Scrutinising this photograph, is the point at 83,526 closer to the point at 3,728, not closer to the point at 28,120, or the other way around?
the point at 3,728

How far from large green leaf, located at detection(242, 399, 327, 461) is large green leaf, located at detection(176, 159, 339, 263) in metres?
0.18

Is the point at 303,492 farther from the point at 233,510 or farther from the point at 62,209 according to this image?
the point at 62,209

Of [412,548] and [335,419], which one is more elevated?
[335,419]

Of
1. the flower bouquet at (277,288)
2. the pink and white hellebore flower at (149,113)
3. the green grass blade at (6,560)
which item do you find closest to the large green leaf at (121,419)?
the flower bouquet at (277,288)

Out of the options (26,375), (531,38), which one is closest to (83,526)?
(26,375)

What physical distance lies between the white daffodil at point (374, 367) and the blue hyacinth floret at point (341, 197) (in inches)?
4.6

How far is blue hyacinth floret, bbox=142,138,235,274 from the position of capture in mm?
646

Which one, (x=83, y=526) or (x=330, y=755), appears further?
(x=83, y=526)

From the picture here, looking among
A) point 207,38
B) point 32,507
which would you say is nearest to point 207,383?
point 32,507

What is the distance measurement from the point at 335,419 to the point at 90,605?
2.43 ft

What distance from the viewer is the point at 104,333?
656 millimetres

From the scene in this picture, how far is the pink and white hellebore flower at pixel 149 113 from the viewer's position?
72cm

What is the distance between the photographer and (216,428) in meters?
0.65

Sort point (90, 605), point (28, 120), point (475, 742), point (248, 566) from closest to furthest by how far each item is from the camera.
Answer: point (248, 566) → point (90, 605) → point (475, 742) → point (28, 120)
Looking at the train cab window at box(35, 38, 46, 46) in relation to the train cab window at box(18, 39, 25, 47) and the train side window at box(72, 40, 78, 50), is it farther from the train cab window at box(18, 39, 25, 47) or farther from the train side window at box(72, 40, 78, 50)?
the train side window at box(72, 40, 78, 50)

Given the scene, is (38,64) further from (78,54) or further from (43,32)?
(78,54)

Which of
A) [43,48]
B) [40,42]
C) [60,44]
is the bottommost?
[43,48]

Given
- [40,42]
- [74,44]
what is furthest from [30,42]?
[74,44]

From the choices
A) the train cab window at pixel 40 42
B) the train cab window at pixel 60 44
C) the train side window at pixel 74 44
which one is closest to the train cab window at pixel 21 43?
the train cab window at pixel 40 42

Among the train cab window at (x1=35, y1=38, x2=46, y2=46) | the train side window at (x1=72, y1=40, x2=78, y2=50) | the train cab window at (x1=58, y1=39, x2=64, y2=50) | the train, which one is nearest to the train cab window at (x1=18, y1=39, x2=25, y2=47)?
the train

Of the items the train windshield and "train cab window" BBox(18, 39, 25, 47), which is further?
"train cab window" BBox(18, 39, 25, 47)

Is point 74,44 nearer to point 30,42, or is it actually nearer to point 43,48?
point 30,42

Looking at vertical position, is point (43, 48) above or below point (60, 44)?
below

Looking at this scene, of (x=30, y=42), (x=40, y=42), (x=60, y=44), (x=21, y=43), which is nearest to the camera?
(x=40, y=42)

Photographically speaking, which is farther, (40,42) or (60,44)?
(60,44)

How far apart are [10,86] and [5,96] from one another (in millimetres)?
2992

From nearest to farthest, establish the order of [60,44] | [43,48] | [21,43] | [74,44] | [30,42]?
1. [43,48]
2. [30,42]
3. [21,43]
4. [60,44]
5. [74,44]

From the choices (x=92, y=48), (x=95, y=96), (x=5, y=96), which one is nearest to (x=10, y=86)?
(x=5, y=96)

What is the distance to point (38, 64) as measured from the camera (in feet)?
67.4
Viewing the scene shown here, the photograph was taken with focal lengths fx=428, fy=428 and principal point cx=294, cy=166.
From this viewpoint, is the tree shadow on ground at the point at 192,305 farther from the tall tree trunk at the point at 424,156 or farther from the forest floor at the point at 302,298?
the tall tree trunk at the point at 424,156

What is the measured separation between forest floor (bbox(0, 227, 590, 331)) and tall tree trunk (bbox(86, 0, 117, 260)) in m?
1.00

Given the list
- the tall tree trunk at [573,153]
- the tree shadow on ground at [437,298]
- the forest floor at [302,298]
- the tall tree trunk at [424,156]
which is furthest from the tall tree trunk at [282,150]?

### What this task involves
Rewrite the lines above, changing "large green leaf" to "broad green leaf" wherever it occurs and leaving everything else untouched.

### Exercise answer
Scrutinising this photograph, is the point at 83,526 closer to the point at 3,728, not closer to the point at 28,120, or the other way around?
the point at 3,728

How far from broad green leaf, located at detection(242, 399, 327, 461) is broad green leaf, located at detection(176, 159, 339, 263) in metres?
0.18

Is the point at 303,492 farther from the point at 233,510 or farther from the point at 62,209 according to this image?
the point at 62,209

Of [412,548] and [335,419], which one is more elevated?
[335,419]

Of
1. the flower bouquet at (277,288)
2. the pink and white hellebore flower at (149,113)
3. the green grass blade at (6,560)
which item do you find closest to the broad green leaf at (121,419)?
the flower bouquet at (277,288)

Out of the options (26,375), (531,38), which one is closest to (83,526)?
(26,375)

What physical distance lies between the white daffodil at point (374, 367) and the blue hyacinth floret at point (341, 197) (in inches)?
4.6

How far is blue hyacinth floret, bbox=142,138,235,274 from the position of capture in mm?
646

Which one, (x=83, y=526) or (x=330, y=755), appears further?
(x=83, y=526)

From the picture here, looking among
A) point 207,38
B) point 32,507
which would you say is nearest to point 207,383?
point 32,507

What is the distance measurement from the point at 335,419 to the point at 90,605?
2.43 ft

What distance from the viewer is the point at 104,333?
656 millimetres

From the scene in this picture, how far is the pink and white hellebore flower at pixel 149 113 from the viewer's position?
72cm

What is the distance between the photographer and (216,428) in meters?
0.65

Sort point (90, 605), point (28, 120), point (475, 742), point (248, 566) from closest to furthest by how far each item is from the camera.
Answer: point (248, 566) → point (90, 605) → point (475, 742) → point (28, 120)
Looking at the train cab window at box(35, 38, 46, 46) in relation to the train cab window at box(18, 39, 25, 47) and the train side window at box(72, 40, 78, 50), is it farther from the train cab window at box(18, 39, 25, 47) or farther from the train side window at box(72, 40, 78, 50)?
the train side window at box(72, 40, 78, 50)

Given the scene, is (38,64) further from (78,54) or further from (43,32)?
(78,54)

Which of
A) [43,48]
B) [40,42]
C) [60,44]
is the bottommost?
[43,48]

Given
- [40,42]
- [74,44]
what is furthest from [30,42]?
[74,44]

From the choices
A) the train cab window at pixel 40 42
B) the train cab window at pixel 60 44
C) the train side window at pixel 74 44
which one is closest to the train cab window at pixel 21 43?
the train cab window at pixel 40 42

Among the train cab window at (x1=35, y1=38, x2=46, y2=46) | the train side window at (x1=72, y1=40, x2=78, y2=50) | the train cab window at (x1=58, y1=39, x2=64, y2=50) | the train, which one is nearest to the train cab window at (x1=18, y1=39, x2=25, y2=47)?
the train

Of the items the train windshield and "train cab window" BBox(18, 39, 25, 47), which is further?
"train cab window" BBox(18, 39, 25, 47)

Is point 74,44 nearer to point 30,42, or is it actually nearer to point 43,48?
point 30,42

Looking at vertical position, is point (43, 48) above or below point (60, 44)?
below

Looking at this scene, of (x=30, y=42), (x=40, y=42), (x=60, y=44), (x=21, y=43), which is nearest to the camera?
(x=40, y=42)

Photographically speaking, which is farther, (40,42) or (60,44)?
(60,44)

How far apart are [10,86] and [5,96] from one another (in millimetres)?
2992

From nearest to farthest, establish the order of [60,44] | [43,48] | [21,43] | [74,44] | [30,42]?
1. [43,48]
2. [30,42]
3. [21,43]
4. [60,44]
5. [74,44]

From the choices (x=92, y=48), (x=95, y=96), (x=5, y=96), which one is nearest to (x=10, y=86)?
(x=5, y=96)

What is the distance to point (38, 64) as measured from the camera (in feet)?
67.4
Viewing the scene shown here, the photograph was taken with focal lengths fx=428, fy=428 and principal point cx=294, cy=166.
From this viewpoint, is the tree shadow on ground at the point at 192,305 farther from the tall tree trunk at the point at 424,156 or farther from the forest floor at the point at 302,298?
the tall tree trunk at the point at 424,156

What is the measured separation between forest floor (bbox(0, 227, 590, 331)) and tall tree trunk (bbox(86, 0, 117, 260)) in m?
1.00

Given the list
- the tall tree trunk at [573,153]
- the tree shadow on ground at [437,298]
- the forest floor at [302,298]
- the tall tree trunk at [424,156]
which is furthest from the tall tree trunk at [282,150]?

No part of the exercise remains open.